(Dataset entries):

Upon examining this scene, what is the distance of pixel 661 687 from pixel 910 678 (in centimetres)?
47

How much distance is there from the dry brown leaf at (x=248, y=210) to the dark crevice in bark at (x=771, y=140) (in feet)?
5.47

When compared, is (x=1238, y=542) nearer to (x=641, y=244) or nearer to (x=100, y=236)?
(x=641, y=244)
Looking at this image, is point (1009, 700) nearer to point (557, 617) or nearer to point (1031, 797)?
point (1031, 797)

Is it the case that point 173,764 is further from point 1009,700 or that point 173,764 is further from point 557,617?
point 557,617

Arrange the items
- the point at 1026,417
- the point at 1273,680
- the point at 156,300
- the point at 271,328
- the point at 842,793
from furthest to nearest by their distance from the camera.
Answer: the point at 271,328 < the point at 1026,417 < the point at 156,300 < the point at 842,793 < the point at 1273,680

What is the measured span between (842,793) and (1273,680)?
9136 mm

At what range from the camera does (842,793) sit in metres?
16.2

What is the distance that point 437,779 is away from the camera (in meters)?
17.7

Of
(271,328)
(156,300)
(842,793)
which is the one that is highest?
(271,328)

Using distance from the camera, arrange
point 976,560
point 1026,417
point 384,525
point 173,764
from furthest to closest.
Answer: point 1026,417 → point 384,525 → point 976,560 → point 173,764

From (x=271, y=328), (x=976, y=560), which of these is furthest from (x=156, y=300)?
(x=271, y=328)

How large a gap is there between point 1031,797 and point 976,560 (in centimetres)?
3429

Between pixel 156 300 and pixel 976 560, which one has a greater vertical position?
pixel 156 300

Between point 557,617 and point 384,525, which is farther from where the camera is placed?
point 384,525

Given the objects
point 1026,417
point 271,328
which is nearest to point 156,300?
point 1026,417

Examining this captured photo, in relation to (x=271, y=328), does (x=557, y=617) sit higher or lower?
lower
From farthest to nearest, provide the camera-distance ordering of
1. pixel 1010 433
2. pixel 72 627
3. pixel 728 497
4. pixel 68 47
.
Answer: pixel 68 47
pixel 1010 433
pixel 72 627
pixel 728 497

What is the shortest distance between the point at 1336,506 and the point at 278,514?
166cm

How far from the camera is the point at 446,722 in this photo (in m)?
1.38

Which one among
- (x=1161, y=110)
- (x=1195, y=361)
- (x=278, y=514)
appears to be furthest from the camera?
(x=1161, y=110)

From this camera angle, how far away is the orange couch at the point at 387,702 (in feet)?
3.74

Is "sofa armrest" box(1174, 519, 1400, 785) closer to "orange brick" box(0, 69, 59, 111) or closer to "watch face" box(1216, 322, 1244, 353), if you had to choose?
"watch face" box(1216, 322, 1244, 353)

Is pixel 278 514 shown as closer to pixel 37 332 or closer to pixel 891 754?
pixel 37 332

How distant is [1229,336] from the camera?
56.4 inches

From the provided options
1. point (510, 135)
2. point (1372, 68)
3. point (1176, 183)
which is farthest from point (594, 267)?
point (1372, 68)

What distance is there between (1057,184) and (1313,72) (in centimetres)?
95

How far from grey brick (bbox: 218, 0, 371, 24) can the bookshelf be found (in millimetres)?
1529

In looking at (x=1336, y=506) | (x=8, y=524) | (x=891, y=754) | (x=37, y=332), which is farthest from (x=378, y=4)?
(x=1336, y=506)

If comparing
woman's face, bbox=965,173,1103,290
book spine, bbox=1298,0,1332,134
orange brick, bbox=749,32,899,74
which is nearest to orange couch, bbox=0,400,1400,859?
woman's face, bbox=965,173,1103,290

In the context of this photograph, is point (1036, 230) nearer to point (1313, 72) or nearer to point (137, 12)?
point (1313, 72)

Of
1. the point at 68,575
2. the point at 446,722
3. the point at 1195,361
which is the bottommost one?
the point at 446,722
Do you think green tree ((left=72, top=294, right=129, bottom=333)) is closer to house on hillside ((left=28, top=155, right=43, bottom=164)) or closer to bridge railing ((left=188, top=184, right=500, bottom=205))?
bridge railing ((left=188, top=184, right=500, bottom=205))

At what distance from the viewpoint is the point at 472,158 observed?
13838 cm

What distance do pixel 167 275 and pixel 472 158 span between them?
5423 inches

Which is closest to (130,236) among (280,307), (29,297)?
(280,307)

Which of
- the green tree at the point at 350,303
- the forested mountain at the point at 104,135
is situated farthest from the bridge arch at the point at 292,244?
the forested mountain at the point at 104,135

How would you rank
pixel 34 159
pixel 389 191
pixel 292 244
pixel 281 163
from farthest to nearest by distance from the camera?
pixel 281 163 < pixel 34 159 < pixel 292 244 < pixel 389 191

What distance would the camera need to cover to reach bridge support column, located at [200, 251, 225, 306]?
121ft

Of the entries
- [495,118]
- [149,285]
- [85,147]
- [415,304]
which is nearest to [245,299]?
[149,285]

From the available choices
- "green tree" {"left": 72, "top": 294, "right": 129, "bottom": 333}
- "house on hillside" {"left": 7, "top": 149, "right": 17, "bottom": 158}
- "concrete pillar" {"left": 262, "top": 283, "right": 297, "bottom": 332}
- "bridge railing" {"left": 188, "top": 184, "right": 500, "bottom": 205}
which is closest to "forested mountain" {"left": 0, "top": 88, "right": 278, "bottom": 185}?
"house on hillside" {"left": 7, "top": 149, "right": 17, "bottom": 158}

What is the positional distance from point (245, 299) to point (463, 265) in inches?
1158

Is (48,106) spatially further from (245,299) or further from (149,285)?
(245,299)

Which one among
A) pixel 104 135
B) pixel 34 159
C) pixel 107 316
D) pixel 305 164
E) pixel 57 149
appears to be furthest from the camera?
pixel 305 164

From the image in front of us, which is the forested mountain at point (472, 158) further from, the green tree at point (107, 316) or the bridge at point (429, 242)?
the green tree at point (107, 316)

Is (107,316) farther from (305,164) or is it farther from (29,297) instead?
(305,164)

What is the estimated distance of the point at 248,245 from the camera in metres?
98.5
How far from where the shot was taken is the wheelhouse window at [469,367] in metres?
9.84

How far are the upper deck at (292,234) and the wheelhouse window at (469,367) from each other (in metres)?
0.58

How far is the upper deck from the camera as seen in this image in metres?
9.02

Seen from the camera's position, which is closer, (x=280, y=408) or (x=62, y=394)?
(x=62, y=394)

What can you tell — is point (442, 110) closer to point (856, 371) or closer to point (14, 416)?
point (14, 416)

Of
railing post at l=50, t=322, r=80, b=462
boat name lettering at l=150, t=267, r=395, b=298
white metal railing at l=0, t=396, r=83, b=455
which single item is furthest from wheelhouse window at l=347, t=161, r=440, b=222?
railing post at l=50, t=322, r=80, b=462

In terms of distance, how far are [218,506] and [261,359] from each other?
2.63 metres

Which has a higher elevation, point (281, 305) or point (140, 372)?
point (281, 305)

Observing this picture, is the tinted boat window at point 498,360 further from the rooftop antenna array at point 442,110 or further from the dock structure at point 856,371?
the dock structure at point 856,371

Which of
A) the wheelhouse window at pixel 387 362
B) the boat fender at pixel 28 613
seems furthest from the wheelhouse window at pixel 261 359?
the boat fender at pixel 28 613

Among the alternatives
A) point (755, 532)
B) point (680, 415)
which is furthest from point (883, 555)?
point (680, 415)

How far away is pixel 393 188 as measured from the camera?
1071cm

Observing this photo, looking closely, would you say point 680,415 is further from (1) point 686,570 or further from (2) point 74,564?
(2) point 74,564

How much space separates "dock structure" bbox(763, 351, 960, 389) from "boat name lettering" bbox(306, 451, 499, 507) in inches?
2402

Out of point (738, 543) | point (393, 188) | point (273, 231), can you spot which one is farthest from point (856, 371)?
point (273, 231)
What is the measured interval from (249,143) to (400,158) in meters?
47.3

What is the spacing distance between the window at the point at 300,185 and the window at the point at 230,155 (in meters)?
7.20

(GIVEN INSTRUCTION):
Give back all the data exactly as written.

(SOLUTION TO THIS PROBLEM):
Upon examining this scene, what is the distance of pixel 661 687 from pixel 910 678 (in centimetres)?
47

How much distance is there from the dry brown leaf at (x=248, y=210) to the dark crevice in bark at (x=771, y=140) (in feet)?
5.47

When compared, is (x=1238, y=542) nearer to (x=641, y=244) or nearer to (x=100, y=236)?
(x=641, y=244)
Looking at this image, is point (1009, 700) nearer to point (557, 617) or nearer to point (1031, 797)?
point (1031, 797)

Is it the case that point 173,764 is further from point 1009,700 or that point 173,764 is further from point 557,617?
point 557,617

Arrange the items
- the point at 1026,417
- the point at 1273,680
- the point at 156,300
- the point at 271,328
- the point at 842,793
from furthest to nearest by their distance from the camera.
Answer: the point at 271,328 < the point at 1026,417 < the point at 156,300 < the point at 842,793 < the point at 1273,680

What is the measured span between (842,793) and (1273,680)?
9136 mm

At what range from the camera does (842,793) sit in metres?
16.2

What is the distance that point 437,779 is away from the camera (in meters)?
17.7

Of
(271,328)
(156,300)
(842,793)
which is the one that is highest?
(271,328)

Using distance from the camera, arrange
point 976,560
point 1026,417
point 384,525
point 173,764
from furthest to closest.
Answer: point 1026,417 → point 384,525 → point 976,560 → point 173,764

From (x=271, y=328), (x=976, y=560), which of these is furthest from (x=156, y=300)?
(x=271, y=328)

How large a gap is there between point 1031,797 and point 976,560 (in centimetres)?
3429

Between pixel 156 300 and pixel 976 560, which one has a greater vertical position?
pixel 156 300

Between point 557,617 and point 384,525, which is farther from where the camera is placed?
point 384,525

Given the objects
point 1026,417
point 271,328
which is nearest to point 156,300?
point 1026,417

Examining this captured photo, in relation to (x=271, y=328), does (x=557, y=617) sit higher or lower?
lower
From farthest to nearest, provide the camera-distance ordering of
1. pixel 1010 433
2. pixel 72 627
3. pixel 728 497
4. pixel 68 47
.
Answer: pixel 68 47
pixel 1010 433
pixel 72 627
pixel 728 497

What is the shortest distance between the point at 1336,506 and the point at 278,514?
166cm

How far from the camera is the point at 446,722 in this photo (in m)?
1.38

Which one among
- (x=1161, y=110)
- (x=1195, y=361)
- (x=278, y=514)
appears to be furthest from the camera?
(x=1161, y=110)

From this camera angle, how far away is the orange couch at the point at 387,702 (in feet)?
3.74

Is "sofa armrest" box(1174, 519, 1400, 785) closer to "orange brick" box(0, 69, 59, 111) or closer to "watch face" box(1216, 322, 1244, 353), if you had to choose?
"watch face" box(1216, 322, 1244, 353)

Is pixel 278 514 shown as closer to pixel 37 332 or closer to pixel 891 754?
pixel 37 332

How distant is [1229,336] from the camera?
56.4 inches

From the provided options
1. point (510, 135)
2. point (1372, 68)
3. point (1176, 183)
which is farthest from point (594, 267)?
point (1372, 68)

What distance is there between (1057,184) and (1313,72) (in centimetres)?
95

How far from grey brick (bbox: 218, 0, 371, 24) can the bookshelf be found (in millimetres)?
1529

In looking at (x=1336, y=506) | (x=8, y=524) | (x=891, y=754) | (x=37, y=332), which is farthest from (x=378, y=4)?
(x=1336, y=506)

If comparing
woman's face, bbox=965,173,1103,290
book spine, bbox=1298,0,1332,134
orange brick, bbox=749,32,899,74
which is nearest to orange couch, bbox=0,400,1400,859?
woman's face, bbox=965,173,1103,290

In the context of this photograph, is point (1036, 230) nearer to point (1313, 72) or nearer to point (137, 12)?
point (1313, 72)

Of
1. the point at 68,575
2. the point at 446,722
3. the point at 1195,361
which is the bottommost one?
the point at 446,722
Do you think green tree ((left=72, top=294, right=129, bottom=333)) is closer to house on hillside ((left=28, top=155, right=43, bottom=164)) or closer to bridge railing ((left=188, top=184, right=500, bottom=205))?
bridge railing ((left=188, top=184, right=500, bottom=205))

At what distance from the viewpoint is the point at 472,158 observed?
13838 cm

What distance do pixel 167 275 and pixel 472 158 span between them?
5423 inches

Which is closest to (130,236) among (280,307), (29,297)?
(280,307)

Which of
- the green tree at the point at 350,303
- the forested mountain at the point at 104,135
is situated farthest from the bridge arch at the point at 292,244?
the forested mountain at the point at 104,135

How would you rank
pixel 34 159
pixel 389 191
pixel 292 244
pixel 281 163
from farthest to nearest by distance from the camera?
pixel 281 163 < pixel 34 159 < pixel 292 244 < pixel 389 191

What distance would the camera need to cover to reach bridge support column, located at [200, 251, 225, 306]?
121ft

Of the entries
- [495,118]
- [149,285]
- [85,147]
- [415,304]
which is nearest to [245,299]?
[149,285]

From the available choices
- "green tree" {"left": 72, "top": 294, "right": 129, "bottom": 333}
- "house on hillside" {"left": 7, "top": 149, "right": 17, "bottom": 158}
- "concrete pillar" {"left": 262, "top": 283, "right": 297, "bottom": 332}
- "bridge railing" {"left": 188, "top": 184, "right": 500, "bottom": 205}
which is closest to "forested mountain" {"left": 0, "top": 88, "right": 278, "bottom": 185}?
"house on hillside" {"left": 7, "top": 149, "right": 17, "bottom": 158}

What is the positional distance from point (245, 299) to point (463, 265) in inches?
1158

Is (48,106) spatially further from (245,299) or further from (149,285)?
(245,299)

Which one among
A) pixel 104 135
B) pixel 34 159
C) pixel 107 316
D) pixel 305 164
E) pixel 57 149
appears to be furthest from the camera?
pixel 305 164

From the image in front of us, which is the forested mountain at point (472, 158) further from, the green tree at point (107, 316) or the bridge at point (429, 242)?
the green tree at point (107, 316)

Is (107,316) farther from (305,164) or is it farther from (29,297) instead?
(305,164)

What is the estimated distance of the point at 248,245 from the camera in metres?
98.5
How far from where the shot was taken is the wheelhouse window at [469,367] in metres?
9.84

How far are the upper deck at (292,234) and the wheelhouse window at (469,367) from each other (in metres)?
0.58

How far is the upper deck from the camera as seen in this image in metres?
9.02

Seen from the camera's position, which is closer, (x=280, y=408) or (x=62, y=394)?
(x=62, y=394)

What can you tell — is point (442, 110) closer to point (856, 371) or closer to point (14, 416)?
point (14, 416)

Of
railing post at l=50, t=322, r=80, b=462
boat name lettering at l=150, t=267, r=395, b=298
white metal railing at l=0, t=396, r=83, b=455
which single item is furthest from wheelhouse window at l=347, t=161, r=440, b=222?
railing post at l=50, t=322, r=80, b=462

In terms of distance, how far are [218,506] and [261,359] from each other?
2.63 metres

Which has a higher elevation, point (281, 305) or point (140, 372)?
point (281, 305)

Observing this picture, is the tinted boat window at point 498,360 further from the rooftop antenna array at point 442,110 or further from the dock structure at point 856,371?
the dock structure at point 856,371

Which of
A) the wheelhouse window at pixel 387 362
B) the boat fender at pixel 28 613
seems furthest from the wheelhouse window at pixel 261 359?
the boat fender at pixel 28 613

Among the alternatives
A) point (755, 532)
B) point (680, 415)
which is furthest from point (883, 555)?
point (680, 415)

How far away is pixel 393 188 as measured from the camera?
1071cm

Observing this photo, looking closely, would you say point 680,415 is further from (1) point 686,570 or further from (2) point 74,564?
(2) point 74,564

How much space separates "dock structure" bbox(763, 351, 960, 389) from "boat name lettering" bbox(306, 451, 499, 507) in inches?
2402

Out of point (738, 543) | point (393, 188) | point (273, 231), can you spot which one is farthest from point (856, 371)?
point (273, 231)
What is the measured interval from (249,143) to (400,158) in meters?
47.3

What is the spacing distance between the window at the point at 300,185 and the window at the point at 230,155 (in meters)?
7.20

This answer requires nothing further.